■ Written task ■
Can you put each line of the rows below into a Markdown table with the columns "Number" and "Text", numbering the lines in order and leaving out blank ones?

Source records:
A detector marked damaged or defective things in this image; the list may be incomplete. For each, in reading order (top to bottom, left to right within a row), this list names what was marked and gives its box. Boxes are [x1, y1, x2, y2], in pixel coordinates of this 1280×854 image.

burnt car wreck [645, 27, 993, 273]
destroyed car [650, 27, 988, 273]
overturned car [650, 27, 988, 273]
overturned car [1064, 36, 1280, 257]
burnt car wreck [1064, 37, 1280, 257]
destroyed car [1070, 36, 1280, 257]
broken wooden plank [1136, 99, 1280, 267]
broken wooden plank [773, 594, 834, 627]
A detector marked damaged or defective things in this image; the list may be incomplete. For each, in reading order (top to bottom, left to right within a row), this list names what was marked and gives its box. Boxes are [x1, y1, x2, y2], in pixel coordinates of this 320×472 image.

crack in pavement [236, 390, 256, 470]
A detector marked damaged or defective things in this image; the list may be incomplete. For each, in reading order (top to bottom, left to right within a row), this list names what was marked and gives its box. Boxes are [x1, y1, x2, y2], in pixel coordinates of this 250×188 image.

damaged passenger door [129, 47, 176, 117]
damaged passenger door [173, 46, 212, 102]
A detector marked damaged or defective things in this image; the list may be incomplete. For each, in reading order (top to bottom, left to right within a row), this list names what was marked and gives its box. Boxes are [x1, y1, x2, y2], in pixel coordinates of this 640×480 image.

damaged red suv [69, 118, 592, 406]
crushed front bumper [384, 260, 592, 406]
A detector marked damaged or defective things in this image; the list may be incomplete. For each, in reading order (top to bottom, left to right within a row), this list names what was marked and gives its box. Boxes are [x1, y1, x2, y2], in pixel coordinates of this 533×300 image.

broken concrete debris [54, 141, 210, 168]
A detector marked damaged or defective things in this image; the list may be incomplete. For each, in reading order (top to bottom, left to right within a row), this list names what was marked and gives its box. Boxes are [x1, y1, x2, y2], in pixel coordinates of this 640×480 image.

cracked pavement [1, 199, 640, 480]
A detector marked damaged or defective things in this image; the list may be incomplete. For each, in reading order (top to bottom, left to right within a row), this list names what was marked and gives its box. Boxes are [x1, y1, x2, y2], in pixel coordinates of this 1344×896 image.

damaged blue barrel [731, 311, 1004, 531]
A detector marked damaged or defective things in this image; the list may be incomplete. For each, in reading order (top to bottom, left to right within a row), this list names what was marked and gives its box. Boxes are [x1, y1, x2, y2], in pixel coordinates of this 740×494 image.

■ Problem solution ■
| Number | Text |
|---|---|
| 1 | A detector marked damaged or defective things in this image; the list may be incomplete. For each, in reading order (top to bottom, left to right within a row), this list names what was marked and gives its box. Boxes are [x1, y1, x2, y2], in pixel coordinates of this 1280×854 image. |
| 2 | burnt car wreck [645, 27, 993, 273] |
| 3 | destroyed car [650, 27, 988, 273] |
| 4 | overturned car [650, 27, 988, 273] |
| 5 | overturned car [1064, 36, 1280, 257] |
| 6 | burnt car wreck [1064, 37, 1280, 257] |
| 7 | destroyed car [1070, 36, 1280, 257] |
| 8 | broken wooden plank [1136, 99, 1280, 267] |
| 9 | broken wooden plank [773, 594, 834, 627] |
| 10 | A detector marked damaged or defective things in this image; the list may be incomplete. For each, in reading order (top to bottom, left to right within a row), this list names what was marked and gives its box. Boxes are [x1, y1, x2, y2], in pixel coordinates of this 320×472 image. |
| 11 | crack in pavement [236, 390, 256, 470] |
| 12 | A detector marked damaged or defective things in this image; the list may be incomplete. For each, in reading order (top to bottom, left to right within a row), this list names what was marked and gives its box. Boxes are [x1, y1, x2, y2], in pixel coordinates of this 250×188 image. |
| 13 | damaged passenger door [129, 47, 176, 117] |
| 14 | damaged passenger door [173, 46, 212, 102] |
| 15 | A detector marked damaged or defective things in this image; the list may be incomplete. For each, in reading order (top to bottom, left to right within a row), this list names what was marked and gives its box. Boxes are [x1, y1, x2, y2], in pixel coordinates of this 640×480 image. |
| 16 | damaged red suv [69, 118, 592, 406] |
| 17 | crushed front bumper [384, 260, 592, 406] |
| 18 | A detector marked damaged or defective things in this image; the list may be incomplete. For each, in reading order (top to bottom, left to right within a row), this list names what was marked and gives its box. Boxes are [x1, y1, x2, y2], in pixel coordinates of this 533×300 image. |
| 19 | broken concrete debris [54, 141, 210, 168] |
| 20 | A detector marked damaged or defective things in this image; the list may be incomplete. For each, in reading order (top to bottom, left to right within a row), this list names what was marked and gives its box. Boxes are [x1, y1, x2, y2], in pixel coordinates of this 640×480 image. |
| 21 | cracked pavement [1, 199, 640, 480] |
| 22 | A detector marked damaged or defective things in this image; the list may be incomplete. For each, in reading order (top to bottom, left to right within a row), this list names what was marked and gives its box. Boxes are [x1, y1, x2, y2], in pixel coordinates of this 1344×896 image. |
| 23 | damaged blue barrel [731, 311, 1004, 531] |
| 24 | A detector marked damaged or defective things in this image; the list may be incomplete. For each, in reading order (top to bottom, left to right within a row), this list names what was marked and gives its box. Boxes are [x1, y1, x2, y2], in pixel coordinates of this 740×494 image. |